Symposia
Child /Adolescent - ADHD
Andrea M. Chronis-Tuscano, Ph.D. (she/her/hers)
Joel & Kim Feller Professor
University of Maryland
College Park, MD, United States
Nadia Bounoua, Ph.D.
Assistant Research Professor
University of Maryland- College Park
Columbia, MD, United States
Donna Marschall, PhD (she/her/hers)
Director, Whole Bear Care
Children's National Hospital
Washington DC, DC, United States
Christina Danko, Ph.D.
Assistant Clinical Professor
University of Maryland- College Park
College Park, MD, United States
Joyce Lui, Ph.D. (she/her/hers)
Assistant Professor
Concordia University
Montreal, QC, Canada
Daria Taubin, B.A.
Graduate Student
University of Maryland- College Park
College Park, MD, United States
Adelaide Robb, MD (she/her/hers)
Chair, Psychiatry
Children's National Hospital
Washington, DC, United States
Parental ADHD is associated with parenting challenges (e.g., inconsistent discipline, chaotic household, emotional reactivity), and predicts poor child developmental and treatment outcomes. Thus, treating parents before implementing behavioral interventions for their child with ADHD may yield better outcomes for the child and family. Treating parent ADHD with medication prior to delivering behavioral parent training (BPT) was hypothesized to improve attendance and skills practice.
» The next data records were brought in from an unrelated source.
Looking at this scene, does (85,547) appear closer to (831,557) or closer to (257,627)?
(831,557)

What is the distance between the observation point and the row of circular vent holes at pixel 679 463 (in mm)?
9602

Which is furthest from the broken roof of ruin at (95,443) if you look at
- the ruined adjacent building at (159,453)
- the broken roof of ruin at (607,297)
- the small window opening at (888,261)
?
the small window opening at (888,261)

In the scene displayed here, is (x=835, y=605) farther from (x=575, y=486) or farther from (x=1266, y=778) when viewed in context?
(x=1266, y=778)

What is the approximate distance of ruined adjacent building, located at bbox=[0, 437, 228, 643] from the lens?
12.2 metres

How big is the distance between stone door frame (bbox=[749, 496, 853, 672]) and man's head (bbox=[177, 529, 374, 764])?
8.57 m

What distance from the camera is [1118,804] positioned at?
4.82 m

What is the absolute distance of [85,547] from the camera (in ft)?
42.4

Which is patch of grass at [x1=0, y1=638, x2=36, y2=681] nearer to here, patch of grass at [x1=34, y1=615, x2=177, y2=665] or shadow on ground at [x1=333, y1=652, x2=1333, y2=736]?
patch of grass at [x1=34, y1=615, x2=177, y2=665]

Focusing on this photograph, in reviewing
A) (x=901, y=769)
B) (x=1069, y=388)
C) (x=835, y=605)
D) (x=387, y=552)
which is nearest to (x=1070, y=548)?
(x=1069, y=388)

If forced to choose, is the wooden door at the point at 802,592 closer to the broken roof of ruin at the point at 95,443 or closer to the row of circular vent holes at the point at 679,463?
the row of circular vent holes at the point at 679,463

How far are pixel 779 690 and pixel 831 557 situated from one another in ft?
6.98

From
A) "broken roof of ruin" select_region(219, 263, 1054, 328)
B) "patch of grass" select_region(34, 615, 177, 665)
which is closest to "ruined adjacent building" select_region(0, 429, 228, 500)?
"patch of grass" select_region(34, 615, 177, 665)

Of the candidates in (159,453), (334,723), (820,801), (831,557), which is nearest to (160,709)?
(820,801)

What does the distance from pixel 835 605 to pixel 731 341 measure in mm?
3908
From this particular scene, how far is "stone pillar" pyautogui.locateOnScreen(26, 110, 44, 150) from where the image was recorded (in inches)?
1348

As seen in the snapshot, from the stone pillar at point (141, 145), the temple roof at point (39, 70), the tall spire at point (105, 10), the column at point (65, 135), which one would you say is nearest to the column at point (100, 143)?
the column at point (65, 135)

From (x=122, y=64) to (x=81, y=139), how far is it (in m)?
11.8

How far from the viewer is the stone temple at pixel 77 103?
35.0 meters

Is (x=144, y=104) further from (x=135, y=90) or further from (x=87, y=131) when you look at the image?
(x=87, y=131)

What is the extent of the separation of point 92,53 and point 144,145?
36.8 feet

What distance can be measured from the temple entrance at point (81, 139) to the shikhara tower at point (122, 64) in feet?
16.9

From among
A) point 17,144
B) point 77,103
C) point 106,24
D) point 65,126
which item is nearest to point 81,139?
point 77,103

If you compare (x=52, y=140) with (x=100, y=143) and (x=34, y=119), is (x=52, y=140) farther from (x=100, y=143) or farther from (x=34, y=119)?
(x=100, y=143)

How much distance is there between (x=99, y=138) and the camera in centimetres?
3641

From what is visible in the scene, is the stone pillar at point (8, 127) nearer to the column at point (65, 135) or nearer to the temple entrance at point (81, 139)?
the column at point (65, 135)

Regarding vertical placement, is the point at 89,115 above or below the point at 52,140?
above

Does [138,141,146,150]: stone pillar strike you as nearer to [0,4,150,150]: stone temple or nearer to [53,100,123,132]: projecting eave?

In this hybrid effectiveness-implementation study, we recruited 120 families in which the parent and 3-8-year-old child had ADHD from primary care, social media, psychiatry waitlists, electronic medical records, and word-of-mouth. Eligible families were randomly assigned to: Parent stimulant medication followed by a 10-session integrated BPT targeting parenting and parent mental health (I-BPT), or I-BPT without parent medication. I-BPT was delivered via telehealth by psychologists embedded in urban pediatric clinics. We examined predictors of parent I-BPT attendance and parent- and provider-ratings of parent skills practice across treatment conditions, and whether parent medication was associated with greater attendance and skills practice, compared to I-BPT alone.
Parents and children from diverse backgrounds were enrolled. On average, parents attended 8.77 sessions. Parents in a current depressive episode (n = 8) attended fewer sessions (M/SD = 6.13 sessions) than non-depressed parents (M/SD = 8.96 sessions), (F = 10.01, p = .002). Baseline Parent CGI – global severity was negatively associated with attendance (F = 5.70, p = .004). Parents with generalized anxiety disorder (GAD) (n=29; 24.2%) self-reported less skills practice than parents without GAD (F = 5.47, p = .021); but did not differ on therapist-reported adherence (F = 0.86, p = .355) or attendance (F=.35, p = .553). Across groups, income was positively associated with therapist-reported adherence (r=.24=5, p = .011) and session attendance (r=.26, p = .007), but not parent-reported adherence (r=.03, p = .761). Treatment group was associated with parent-reported adherence (F=11.81, p < .001), such that medicated parents reported more skills practice.
Discussion: Preliminary analyses demonstrated that parents’ comorbid psychopathology, greater baseline severity, and lower income, were associated with reduced I-BPT attendance and/or skills practice, across conditions. Parent stimulant treatment may improve skills practice, based on parent- (but not therapist-) report.